漢字クイズ(テーマ・国字の固有名詞)結果

9月24~28日の回答割合は次の通り(★が正解)。

椙山 しょうざん 13% すぎやま★ 72% まさきやま 16%
八潮市「垳」     あくつ 56% がけ★ 27% けた 16%
磐田市「匂坂」 おおさか 37% さぎさか★ 36% におざか 26%
かんぬき 33% きど 23% くぬぎ★ 44%
金鯱城 かねしゃちじょう 9% きんこじょう★ 69% こんしゃちじょう 22%

この週のテーマは「国字の固有名詞」。

by masahiko
国字には定義が複数あり、「国語を表記するのに最も一般的だと認められている文字。日本では漢字とかな」(新明解国語辞典)という意味もありますが、ここでは「日本で作られた漢字。例、『峠』『畑』など」(同)のことです。わかりにくいので、各語の解説では「日本製の漢字(国字)」としております。

このテーマになったきっかけは、埼玉県八潮市の「垳」という地名が区画整理で「青葉」に変えられる方針に住民が反対しているというニュースでした。漢和辞典を開くと「国字」とあります。そこで地名や人名などに使われる国字はどんなものがあるのか、この機会に調べてみようと思ったのです。

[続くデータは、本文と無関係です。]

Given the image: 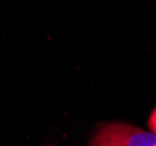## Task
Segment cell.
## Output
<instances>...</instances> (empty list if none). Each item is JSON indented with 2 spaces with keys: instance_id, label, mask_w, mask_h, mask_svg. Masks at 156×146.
Returning <instances> with one entry per match:
<instances>
[{
  "instance_id": "obj_1",
  "label": "cell",
  "mask_w": 156,
  "mask_h": 146,
  "mask_svg": "<svg viewBox=\"0 0 156 146\" xmlns=\"http://www.w3.org/2000/svg\"><path fill=\"white\" fill-rule=\"evenodd\" d=\"M87 146H156V134L132 124L103 122Z\"/></svg>"
},
{
  "instance_id": "obj_2",
  "label": "cell",
  "mask_w": 156,
  "mask_h": 146,
  "mask_svg": "<svg viewBox=\"0 0 156 146\" xmlns=\"http://www.w3.org/2000/svg\"><path fill=\"white\" fill-rule=\"evenodd\" d=\"M148 127L150 129V131H151L153 133L156 134V108H154V110L151 111V114L149 115Z\"/></svg>"
}]
</instances>
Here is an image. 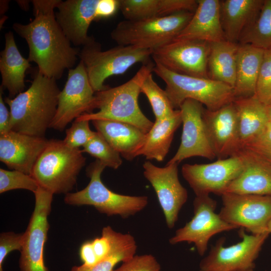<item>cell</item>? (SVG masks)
I'll use <instances>...</instances> for the list:
<instances>
[{
	"mask_svg": "<svg viewBox=\"0 0 271 271\" xmlns=\"http://www.w3.org/2000/svg\"><path fill=\"white\" fill-rule=\"evenodd\" d=\"M60 0H33L34 19L13 28L28 45V59L38 67V72L50 78L60 79L64 70L72 69L79 50L71 46L57 21L54 10Z\"/></svg>",
	"mask_w": 271,
	"mask_h": 271,
	"instance_id": "cell-1",
	"label": "cell"
},
{
	"mask_svg": "<svg viewBox=\"0 0 271 271\" xmlns=\"http://www.w3.org/2000/svg\"><path fill=\"white\" fill-rule=\"evenodd\" d=\"M56 81L38 72L27 90L5 98L10 108L11 130L44 137L57 110L60 90Z\"/></svg>",
	"mask_w": 271,
	"mask_h": 271,
	"instance_id": "cell-2",
	"label": "cell"
},
{
	"mask_svg": "<svg viewBox=\"0 0 271 271\" xmlns=\"http://www.w3.org/2000/svg\"><path fill=\"white\" fill-rule=\"evenodd\" d=\"M154 65L152 62L143 64L134 76L125 83L95 92V109L98 111L84 113L75 119L120 121L148 133L154 122L142 111L138 99L141 86L147 75L153 72Z\"/></svg>",
	"mask_w": 271,
	"mask_h": 271,
	"instance_id": "cell-3",
	"label": "cell"
},
{
	"mask_svg": "<svg viewBox=\"0 0 271 271\" xmlns=\"http://www.w3.org/2000/svg\"><path fill=\"white\" fill-rule=\"evenodd\" d=\"M80 149L67 146L63 141L49 140L31 173L39 186L54 194H67L76 183L86 163Z\"/></svg>",
	"mask_w": 271,
	"mask_h": 271,
	"instance_id": "cell-4",
	"label": "cell"
},
{
	"mask_svg": "<svg viewBox=\"0 0 271 271\" xmlns=\"http://www.w3.org/2000/svg\"><path fill=\"white\" fill-rule=\"evenodd\" d=\"M153 72L165 82V90L174 109H179L185 100L191 99L209 110H216L235 98L233 87L209 78L178 74L158 63H155Z\"/></svg>",
	"mask_w": 271,
	"mask_h": 271,
	"instance_id": "cell-5",
	"label": "cell"
},
{
	"mask_svg": "<svg viewBox=\"0 0 271 271\" xmlns=\"http://www.w3.org/2000/svg\"><path fill=\"white\" fill-rule=\"evenodd\" d=\"M194 13L182 12L144 20L119 22L110 36L118 45L133 46L153 51L177 37Z\"/></svg>",
	"mask_w": 271,
	"mask_h": 271,
	"instance_id": "cell-6",
	"label": "cell"
},
{
	"mask_svg": "<svg viewBox=\"0 0 271 271\" xmlns=\"http://www.w3.org/2000/svg\"><path fill=\"white\" fill-rule=\"evenodd\" d=\"M153 51L133 46L118 45L102 51L94 39L83 46L79 57L84 63L90 84L95 92L104 90L109 77L122 74L138 63L151 62Z\"/></svg>",
	"mask_w": 271,
	"mask_h": 271,
	"instance_id": "cell-7",
	"label": "cell"
},
{
	"mask_svg": "<svg viewBox=\"0 0 271 271\" xmlns=\"http://www.w3.org/2000/svg\"><path fill=\"white\" fill-rule=\"evenodd\" d=\"M105 166L96 160L87 168L90 182L83 189L65 194L64 202L70 205H90L108 216L119 215L127 218L145 208L148 204L146 196L121 195L110 190L102 182L101 174Z\"/></svg>",
	"mask_w": 271,
	"mask_h": 271,
	"instance_id": "cell-8",
	"label": "cell"
},
{
	"mask_svg": "<svg viewBox=\"0 0 271 271\" xmlns=\"http://www.w3.org/2000/svg\"><path fill=\"white\" fill-rule=\"evenodd\" d=\"M35 207L27 228L23 233L19 267L21 271H49L44 259V248L49 225L53 194L39 186L34 193Z\"/></svg>",
	"mask_w": 271,
	"mask_h": 271,
	"instance_id": "cell-9",
	"label": "cell"
},
{
	"mask_svg": "<svg viewBox=\"0 0 271 271\" xmlns=\"http://www.w3.org/2000/svg\"><path fill=\"white\" fill-rule=\"evenodd\" d=\"M210 43L198 40L175 38L153 51L152 57L167 69L182 75L209 78L207 63Z\"/></svg>",
	"mask_w": 271,
	"mask_h": 271,
	"instance_id": "cell-10",
	"label": "cell"
},
{
	"mask_svg": "<svg viewBox=\"0 0 271 271\" xmlns=\"http://www.w3.org/2000/svg\"><path fill=\"white\" fill-rule=\"evenodd\" d=\"M95 92L83 62L68 71L64 88L58 95L55 115L50 126L60 131L74 119L95 109Z\"/></svg>",
	"mask_w": 271,
	"mask_h": 271,
	"instance_id": "cell-11",
	"label": "cell"
},
{
	"mask_svg": "<svg viewBox=\"0 0 271 271\" xmlns=\"http://www.w3.org/2000/svg\"><path fill=\"white\" fill-rule=\"evenodd\" d=\"M193 206V217L184 226L176 230L169 240L171 244L182 242L193 243L199 254L203 255L213 236L238 228L224 221L219 214L215 213L217 202L209 195L196 196Z\"/></svg>",
	"mask_w": 271,
	"mask_h": 271,
	"instance_id": "cell-12",
	"label": "cell"
},
{
	"mask_svg": "<svg viewBox=\"0 0 271 271\" xmlns=\"http://www.w3.org/2000/svg\"><path fill=\"white\" fill-rule=\"evenodd\" d=\"M241 241L226 247L220 238L200 262V271H239L253 269L254 261L269 233L247 234L239 231Z\"/></svg>",
	"mask_w": 271,
	"mask_h": 271,
	"instance_id": "cell-13",
	"label": "cell"
},
{
	"mask_svg": "<svg viewBox=\"0 0 271 271\" xmlns=\"http://www.w3.org/2000/svg\"><path fill=\"white\" fill-rule=\"evenodd\" d=\"M218 213L226 222L253 234L267 232L271 219V196L224 193Z\"/></svg>",
	"mask_w": 271,
	"mask_h": 271,
	"instance_id": "cell-14",
	"label": "cell"
},
{
	"mask_svg": "<svg viewBox=\"0 0 271 271\" xmlns=\"http://www.w3.org/2000/svg\"><path fill=\"white\" fill-rule=\"evenodd\" d=\"M242 169V161L235 154L211 163L184 164L181 171L196 196L210 193L221 196Z\"/></svg>",
	"mask_w": 271,
	"mask_h": 271,
	"instance_id": "cell-15",
	"label": "cell"
},
{
	"mask_svg": "<svg viewBox=\"0 0 271 271\" xmlns=\"http://www.w3.org/2000/svg\"><path fill=\"white\" fill-rule=\"evenodd\" d=\"M203 105L191 99L185 100L179 109L183 124L181 140L174 157L167 164H179L192 157L209 160L216 158L209 140L203 118Z\"/></svg>",
	"mask_w": 271,
	"mask_h": 271,
	"instance_id": "cell-16",
	"label": "cell"
},
{
	"mask_svg": "<svg viewBox=\"0 0 271 271\" xmlns=\"http://www.w3.org/2000/svg\"><path fill=\"white\" fill-rule=\"evenodd\" d=\"M178 164L159 167L150 161L143 164L144 175L154 188L169 228H173L178 215L188 199L187 190L178 178Z\"/></svg>",
	"mask_w": 271,
	"mask_h": 271,
	"instance_id": "cell-17",
	"label": "cell"
},
{
	"mask_svg": "<svg viewBox=\"0 0 271 271\" xmlns=\"http://www.w3.org/2000/svg\"><path fill=\"white\" fill-rule=\"evenodd\" d=\"M203 118L212 148L218 159L234 156L240 149L235 108L232 102L216 110L204 108Z\"/></svg>",
	"mask_w": 271,
	"mask_h": 271,
	"instance_id": "cell-18",
	"label": "cell"
},
{
	"mask_svg": "<svg viewBox=\"0 0 271 271\" xmlns=\"http://www.w3.org/2000/svg\"><path fill=\"white\" fill-rule=\"evenodd\" d=\"M48 141L12 130L0 134V160L10 169L31 175Z\"/></svg>",
	"mask_w": 271,
	"mask_h": 271,
	"instance_id": "cell-19",
	"label": "cell"
},
{
	"mask_svg": "<svg viewBox=\"0 0 271 271\" xmlns=\"http://www.w3.org/2000/svg\"><path fill=\"white\" fill-rule=\"evenodd\" d=\"M98 0L60 1L55 14L57 22L65 35L75 46H83L94 38L87 35L88 28L96 20Z\"/></svg>",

正解率はその「垳」が最も低くなりました。正解の2倍以上の回答を得た「あくつ」は漢字で「圷」と書き、これも国字です。低い土地を表すそうで、茨城県にかつて「圷村」が存在しました。

「垳」に加え「匂坂」「椚」が50%以下。「匂坂」は同僚にもその名前の人がいます。なぜ「匂」が「さぎ」になるのか。調べても正解らしいのが見つからないので、考えてみました。かつて「勾坂」「向坂」という表記もあったということがヒント。向は「先」に通じ、勾は勾配の勾ですので、「先の坂」の意味で「向坂(さきさか)」といわれていた地名が、音読みでは同じ「勾坂」の字へと変わり、さらに酷似した字の「匂坂」に変化していったのでは? 根拠がない推理に過ぎませんが、いかがでしょう。

椚は埼玉県春日部市、福井県あわら市などの地名になっています。クヌギはさまざまな漢字が当てられていて、「櫟」「功刀」など割合知られた字のほかにパソコンの変換には「歴木」なんていうのも出てきて、それが福岡県大牟田市の地名という新たな発見をしました。ただしその変換辞書には「樟」はありません。隣の職場には「樟山(くぬぎやま)」という人がいるのですが……。

「金鯱城」では「しゃち」に引っかかる人は少数でした。戦前のプロ野球球団「名古屋金鯱軍」や、競馬の「金鯱賞」がそれほど有名とは思われませんので、「きんこ」の音読み同士が一番ありそうだという推測が働いたのかもしれません。解説で「鯱は日本製の漢字(国字)なので音読みは漢和辞典にないはず」と書きましたが、国字すべてがそうとは限りません。「働」は国字ですが、「ドウ」という音読みは当たり前のように用いられ、常用漢字表にも掲げられています。

「椙山」は名古屋市の学校として知られています。なお地方版で「『椙山女子大』とあるのは『椙山女学園大』の誤りでした」という「おわび・訂正」が載ったことがあります。ううむ、「椙山」の字で間違えなくてもこんなところに落とし穴が。気をつけなければ。

この例とは違いますが、どう読むか分からない字を苦労して入力する際、よく似た別の字を選んでしまう間違いは後を絶ちません。ちなみに今書いているパソコンでは「椙山」「垳」「匂坂」「椚」は素直に変換してくれます。やはり読みを正確に覚えておくに越したことはありませんね。